- Excerpt provided
■ ■ ■ ■

RCMP hand over the keys to the new St. Martin-RCMP Richmond mental health car.
Last week, St. Martin Mental Health and Substance Use and the Richmond RCMP made a special announcement at City Hall about a new partnership created to help fill the gap in mental health mobile response in the community: a new mental health car.
Consisting of a Richmond RCMP officer riding alongside a mental health nurse from Vancouver Coastal Health (St. Martin Hospital)- the mental health car, will field calls from dispatch, providing rapid response to mental health crisis and connecting clients with the most appropriate services. The combined experience of an RCMP officer and mental health nurse will greatly help Richmond residents in need of urgent and emergent intervention and treatment in the field.
“The Mental Health Car can be a first contact for people who are in crisis. With a mental health professional on board, we’re able to support Richmond RCMP officers in the community and work together on the best way to respond to people from a health perspective,” says Carmen Joost, head mental health nurse at VCH-Richmond. “The Richmond RCMP officers and nurses in the Mental Health Car will be able to do assessments in the field, connect people with services and build relationships that result in better and more consistent care.”

■ ■ ■ ■

- Data for review
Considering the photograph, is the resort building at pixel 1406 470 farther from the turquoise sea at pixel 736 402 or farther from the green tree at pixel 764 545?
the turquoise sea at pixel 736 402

■ ■ ■ ■

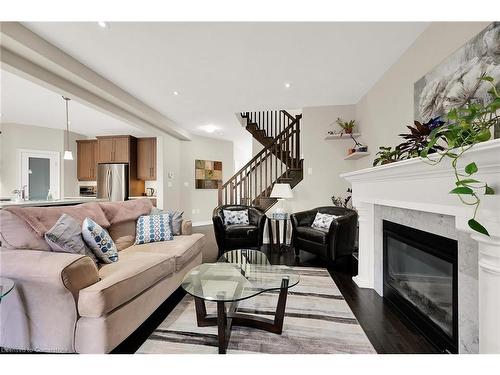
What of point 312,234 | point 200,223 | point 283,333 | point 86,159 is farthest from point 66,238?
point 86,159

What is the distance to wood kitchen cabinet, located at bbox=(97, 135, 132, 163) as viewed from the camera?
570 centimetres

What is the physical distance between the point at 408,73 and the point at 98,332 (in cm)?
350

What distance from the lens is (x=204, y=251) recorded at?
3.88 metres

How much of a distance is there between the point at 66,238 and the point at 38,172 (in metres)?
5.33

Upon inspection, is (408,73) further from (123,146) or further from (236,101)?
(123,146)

■ ■ ■ ■

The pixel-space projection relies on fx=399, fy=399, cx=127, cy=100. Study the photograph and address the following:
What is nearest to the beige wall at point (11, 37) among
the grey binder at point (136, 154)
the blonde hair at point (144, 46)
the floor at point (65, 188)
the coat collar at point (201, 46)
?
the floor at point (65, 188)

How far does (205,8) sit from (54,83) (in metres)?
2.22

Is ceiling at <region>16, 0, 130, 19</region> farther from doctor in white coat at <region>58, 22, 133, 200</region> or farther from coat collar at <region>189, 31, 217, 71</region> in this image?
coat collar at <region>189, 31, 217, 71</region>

■ ■ ■ ■

- Study questions
A. Reproduce the part of the article about the Richmond mental health car starting at "RCMP hand over" and ending at "in the field.", word for word.
B. Answer these questions using the article about the Richmond mental health car:
(i) Where was the announcement of the new partnership made?
(ii) Who rides alongside the Richmond RCMP officer in the mental health car?
(iii) What position does Carmen Joost hold?
C. Write the next part of the article about the Richmond mental health car, picking up after its final sentence.

- Answers below
A.
RCMP hand over the keys to the new St. Martin-RCMP Richmond mental health car.
Last week, St. Martin Mental Health and Substance Use and the Richmond RCMP made a special announcement at City Hall about a new partnership created to help fill the gap in mental health mobile response in the community: a new mental health car.
Consisting of a Richmond RCMP officer riding alongside a mental health nurse from Vancouver Coastal Health (St. Martin Hospital)- the mental health car, will field calls from dispatch, providing rapid response to mental health crisis and connecting clients with the most appropriate services. The combined experience of an RCMP officer and mental health nurse will greatly help Richmond residents in need of urgent and emergent intervention and treatment in the field.

B.
(i) At City Hall.
(ii) A mental health nurse from Vancouver Coastal Health (St. Martin Hospital).
(iii) Head mental health nurse at VCH-Richmond.

C.
The program reflects the philosophy that clients should be treated in their home community, and that with early, competent interventions, we can work to reduce unnecessary admissions to emergency departments and provides better service for those who need it. The program will also help to:
prevent unnecessary admission to hospital emergency departments by screening mental health emergencies in the community
provide rapid response to mental health crises
provide clients experiencing a mental health emergency with the least intrusive resolution of an urgent situation
connect clients with the most appropriate services
Mike Tibbles, Richmond resident and mental health patient care advisor knows the importance of a program that meets people where they’re at—breaking down barriers so they can access services where and when they need it most.
“When you’re in crisis, you’re not able to advocate for yourself, so having the presence of medical professionals and police who have been specially trained to work with people who have mental health challenges will make a world of difference,” he says. “Responders that know the mental health system and are able to provide direction will make people calm and feel more safe and secure.”